S'il rassurera les déçus des derniers albums signés Uderzo, ce 36ème tome est malheureusement dans la lignée du 35ème.
Didier Conrad et Jean-Yves Ferri font énormément d'efforts pour contenter les fans d'Astérix, mais le génie n'est clairement pas là. Les jeux de mots sont souvent trop appuyés (ex : le numide qui fuit) et bien loin de la finesse du grand Goscinny. Plusieurs vannes tombent à plat ("le char de Phoebus", "c'est nous les pigeons") et je trouve les textes de Ferri un peu trop familiers pour l'univers du petit Gaulois ("voilà un titre qui claque", "les autres vont être verts", "c'est du brutal"). Le scénario est quant à lui assez simpliste, et comme s'il cherchait à combler le vide entre deux jeux de mots peu inspirés, l'auteur use et abuse des fameuses engueulades entre Gaulois (un peu ça va, mais ici, les personnages hurlent quasiment à chaque page).
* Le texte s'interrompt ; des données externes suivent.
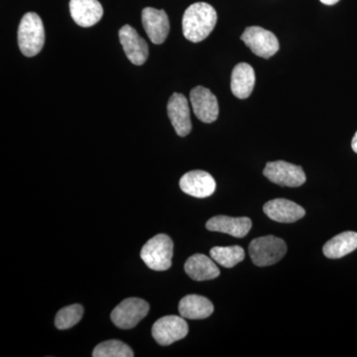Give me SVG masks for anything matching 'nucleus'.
Masks as SVG:
<instances>
[{"mask_svg": "<svg viewBox=\"0 0 357 357\" xmlns=\"http://www.w3.org/2000/svg\"><path fill=\"white\" fill-rule=\"evenodd\" d=\"M218 14L211 4L197 2L185 9L183 16V34L194 43L203 41L217 24Z\"/></svg>", "mask_w": 357, "mask_h": 357, "instance_id": "1", "label": "nucleus"}, {"mask_svg": "<svg viewBox=\"0 0 357 357\" xmlns=\"http://www.w3.org/2000/svg\"><path fill=\"white\" fill-rule=\"evenodd\" d=\"M45 29L38 14L28 13L23 16L18 28V46L26 57L38 55L44 47Z\"/></svg>", "mask_w": 357, "mask_h": 357, "instance_id": "2", "label": "nucleus"}, {"mask_svg": "<svg viewBox=\"0 0 357 357\" xmlns=\"http://www.w3.org/2000/svg\"><path fill=\"white\" fill-rule=\"evenodd\" d=\"M173 241L166 234H158L148 241L141 250V259L154 271H166L172 266Z\"/></svg>", "mask_w": 357, "mask_h": 357, "instance_id": "3", "label": "nucleus"}, {"mask_svg": "<svg viewBox=\"0 0 357 357\" xmlns=\"http://www.w3.org/2000/svg\"><path fill=\"white\" fill-rule=\"evenodd\" d=\"M248 250L256 266L265 267L280 261L287 252V245L279 237L267 236L251 241Z\"/></svg>", "mask_w": 357, "mask_h": 357, "instance_id": "4", "label": "nucleus"}, {"mask_svg": "<svg viewBox=\"0 0 357 357\" xmlns=\"http://www.w3.org/2000/svg\"><path fill=\"white\" fill-rule=\"evenodd\" d=\"M149 305L139 298H128L122 301L112 312V323L121 330L135 328L147 316Z\"/></svg>", "mask_w": 357, "mask_h": 357, "instance_id": "5", "label": "nucleus"}, {"mask_svg": "<svg viewBox=\"0 0 357 357\" xmlns=\"http://www.w3.org/2000/svg\"><path fill=\"white\" fill-rule=\"evenodd\" d=\"M241 40L258 57L269 59L279 50V41L275 34L259 26L246 28Z\"/></svg>", "mask_w": 357, "mask_h": 357, "instance_id": "6", "label": "nucleus"}, {"mask_svg": "<svg viewBox=\"0 0 357 357\" xmlns=\"http://www.w3.org/2000/svg\"><path fill=\"white\" fill-rule=\"evenodd\" d=\"M263 174L268 180L282 187H300L306 182L302 167L285 161L269 162Z\"/></svg>", "mask_w": 357, "mask_h": 357, "instance_id": "7", "label": "nucleus"}, {"mask_svg": "<svg viewBox=\"0 0 357 357\" xmlns=\"http://www.w3.org/2000/svg\"><path fill=\"white\" fill-rule=\"evenodd\" d=\"M189 326L182 316H166L155 321L152 335L160 345H170L187 337Z\"/></svg>", "mask_w": 357, "mask_h": 357, "instance_id": "8", "label": "nucleus"}, {"mask_svg": "<svg viewBox=\"0 0 357 357\" xmlns=\"http://www.w3.org/2000/svg\"><path fill=\"white\" fill-rule=\"evenodd\" d=\"M192 110L199 121L204 123H213L217 121L220 114V107L217 98L210 89L204 86L192 89L190 93Z\"/></svg>", "mask_w": 357, "mask_h": 357, "instance_id": "9", "label": "nucleus"}, {"mask_svg": "<svg viewBox=\"0 0 357 357\" xmlns=\"http://www.w3.org/2000/svg\"><path fill=\"white\" fill-rule=\"evenodd\" d=\"M180 188L189 196L204 199L208 198L215 192L217 184L211 174L196 170L185 174L181 178Z\"/></svg>", "mask_w": 357, "mask_h": 357, "instance_id": "10", "label": "nucleus"}, {"mask_svg": "<svg viewBox=\"0 0 357 357\" xmlns=\"http://www.w3.org/2000/svg\"><path fill=\"white\" fill-rule=\"evenodd\" d=\"M119 34L128 60L135 66L144 64L149 55L147 42L130 25H124Z\"/></svg>", "mask_w": 357, "mask_h": 357, "instance_id": "11", "label": "nucleus"}, {"mask_svg": "<svg viewBox=\"0 0 357 357\" xmlns=\"http://www.w3.org/2000/svg\"><path fill=\"white\" fill-rule=\"evenodd\" d=\"M168 116L172 122L176 133L181 137H185L192 130L191 115H190L189 102L182 93H175L169 100Z\"/></svg>", "mask_w": 357, "mask_h": 357, "instance_id": "12", "label": "nucleus"}, {"mask_svg": "<svg viewBox=\"0 0 357 357\" xmlns=\"http://www.w3.org/2000/svg\"><path fill=\"white\" fill-rule=\"evenodd\" d=\"M142 24L152 43L163 44L170 31L168 15L164 10L146 7L142 10Z\"/></svg>", "mask_w": 357, "mask_h": 357, "instance_id": "13", "label": "nucleus"}, {"mask_svg": "<svg viewBox=\"0 0 357 357\" xmlns=\"http://www.w3.org/2000/svg\"><path fill=\"white\" fill-rule=\"evenodd\" d=\"M265 215L277 222L291 223L304 218L306 211L302 206L286 199H275L263 206Z\"/></svg>", "mask_w": 357, "mask_h": 357, "instance_id": "14", "label": "nucleus"}, {"mask_svg": "<svg viewBox=\"0 0 357 357\" xmlns=\"http://www.w3.org/2000/svg\"><path fill=\"white\" fill-rule=\"evenodd\" d=\"M70 13L77 25L91 27L102 20L103 8L98 0H70Z\"/></svg>", "mask_w": 357, "mask_h": 357, "instance_id": "15", "label": "nucleus"}, {"mask_svg": "<svg viewBox=\"0 0 357 357\" xmlns=\"http://www.w3.org/2000/svg\"><path fill=\"white\" fill-rule=\"evenodd\" d=\"M206 229L211 231L222 232L229 236L243 238L250 231L252 222L248 218H230L217 215L208 220Z\"/></svg>", "mask_w": 357, "mask_h": 357, "instance_id": "16", "label": "nucleus"}, {"mask_svg": "<svg viewBox=\"0 0 357 357\" xmlns=\"http://www.w3.org/2000/svg\"><path fill=\"white\" fill-rule=\"evenodd\" d=\"M213 258L204 255L191 256L185 263V273L195 281H208L218 278L220 271Z\"/></svg>", "mask_w": 357, "mask_h": 357, "instance_id": "17", "label": "nucleus"}, {"mask_svg": "<svg viewBox=\"0 0 357 357\" xmlns=\"http://www.w3.org/2000/svg\"><path fill=\"white\" fill-rule=\"evenodd\" d=\"M255 86V73L253 68L246 63H239L231 74L232 93L241 100H245L252 93Z\"/></svg>", "mask_w": 357, "mask_h": 357, "instance_id": "18", "label": "nucleus"}, {"mask_svg": "<svg viewBox=\"0 0 357 357\" xmlns=\"http://www.w3.org/2000/svg\"><path fill=\"white\" fill-rule=\"evenodd\" d=\"M178 312L185 319H206L213 314V305L203 296L188 295L178 303Z\"/></svg>", "mask_w": 357, "mask_h": 357, "instance_id": "19", "label": "nucleus"}, {"mask_svg": "<svg viewBox=\"0 0 357 357\" xmlns=\"http://www.w3.org/2000/svg\"><path fill=\"white\" fill-rule=\"evenodd\" d=\"M357 249V232L345 231L337 234L324 246L326 257L338 259L354 252Z\"/></svg>", "mask_w": 357, "mask_h": 357, "instance_id": "20", "label": "nucleus"}, {"mask_svg": "<svg viewBox=\"0 0 357 357\" xmlns=\"http://www.w3.org/2000/svg\"><path fill=\"white\" fill-rule=\"evenodd\" d=\"M210 255L218 264L225 268L234 267L245 257L243 248L238 245L215 246L211 249Z\"/></svg>", "mask_w": 357, "mask_h": 357, "instance_id": "21", "label": "nucleus"}, {"mask_svg": "<svg viewBox=\"0 0 357 357\" xmlns=\"http://www.w3.org/2000/svg\"><path fill=\"white\" fill-rule=\"evenodd\" d=\"M93 357H133L132 349L119 340H107L96 345L93 352Z\"/></svg>", "mask_w": 357, "mask_h": 357, "instance_id": "22", "label": "nucleus"}, {"mask_svg": "<svg viewBox=\"0 0 357 357\" xmlns=\"http://www.w3.org/2000/svg\"><path fill=\"white\" fill-rule=\"evenodd\" d=\"M84 316V307L79 304L63 307L58 312L55 326L59 330H69L79 324Z\"/></svg>", "mask_w": 357, "mask_h": 357, "instance_id": "23", "label": "nucleus"}, {"mask_svg": "<svg viewBox=\"0 0 357 357\" xmlns=\"http://www.w3.org/2000/svg\"><path fill=\"white\" fill-rule=\"evenodd\" d=\"M351 147L352 150L357 154V131L356 133L354 134V138H352Z\"/></svg>", "mask_w": 357, "mask_h": 357, "instance_id": "24", "label": "nucleus"}, {"mask_svg": "<svg viewBox=\"0 0 357 357\" xmlns=\"http://www.w3.org/2000/svg\"><path fill=\"white\" fill-rule=\"evenodd\" d=\"M319 1L326 4V6H333V4L337 3L340 0H319Z\"/></svg>", "mask_w": 357, "mask_h": 357, "instance_id": "25", "label": "nucleus"}]
</instances>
Pour un œil non averti, le dessin paraîtra très proche de celui d'Uderzo. Mais lorsqu'on y regarde de plus près, certains défauts sautent aux yeux. Déjà, la police d'écriture est affreuse. Plus grave, Astérix a le regard mort. J'avais déjà constaté ce détail dans le précédent tome, et on pouvait alors imputer ce souci à l'urgence dans laquelle Conrad avait dû s'approprier les codes d'Uderzo. Mais depuis lors, deux années se sont écoulées, et le petit Gaulois est toujours aussi inexpressif. Pire, dans certaines cases, il me rappelle le Astérix désincarné du sinistre album paru en 2005 ("Le Ciel lui tombe sur la tête"). C'est dommage, car les autres villageois sont réussis, à commencer par Obélix qui est parfaitement cerné aussi bien au niveau du trait que du caractère.
En ce qui concerne l'histoire, on nous parle d'un mystérieux chapitre inédit de la guerre des Gaules, ce qui, à l'heure du scandale Wikileaks, permet aux auteurs d'aborder des thèmes tels que la censure, la désinformation ou la réécriture de l'Histoire par les vainqueurs. Plus concrètement, les successeurs de Goscinny et Uderzo emmènent à nouveau nos héros dans la forêt des Carnutes interdite aux non druides (voir "Astérix et les Goths"), et pendant leur absence, nous verrons que Bonemine la féministe a toujours autant d'ambitions de pouvoir… L'édition collector, dans laquelle on retrouve par ailleurs de magnifiques crayonnés, m'a permis d'apprendre que Conrad avait caricaturé des personnalités telles que Jacques Séguéla, Franz-Olivier Giesbert, Jean Reno, Julian Assange et Alfred Hitchcock, mais si je suis honnête avec vous, je n'ai reconnu aucun d'entre eux !
Si l'album est imparfait et bien loin des standards établis par Goscinny, j'ai apprécié le conciliabule nocturne dans la hutte du chef, ainsi que tout ce qui est relatif à l'horoscope d'Obélix. Si on m'avait dit qu'un jour je le verrais résister à l'appel des sangliers et des Romains, je ne l'aurais pas cru… J'ai également été amusé de voir que, tout comme dans l'Odyssée d'Astérix, nos 2 héros moustachus dormaient dans la même chambre alors qu'ils possèdent chacun leur propre hutte. Par contre, j'ai un peu tiqué en voyant un Panoramix ébouriffé se battre contre les légionnaires, et j'aurais pu me passer de la présence d'une licorne et des références peu subtiles à Twitter et au morse. Et que dire de cette facilité scénaristique qui voit Astérix et le vieux druide parcourir 450 km en quelques minutes, grâce aux effets de la potion magique ?!! On ne se moquerait pas un peu du lecteur, par hasard ?
Au final, le Papyrus de César est un album tout juste correct, qui ne restera pas dans les annales. Moins catastrophique que les abominations parues entre 1996 et 2005, mais à des années lumières d'un Bouclier arverne ou d'un Obélix et compagnie, cette 36ème aventure me laisse assez circonspect quant au choix de Conrad et Ferri pour perpétuer les aventures d'Astérix et ses amis. L'écriture manque de finesse et de génie, certaines pages avec les Romains sentent bon le remplissage, et le dessin reste toujours un peu trop approximatif pour contenter les fans des irréductibles Gaulois.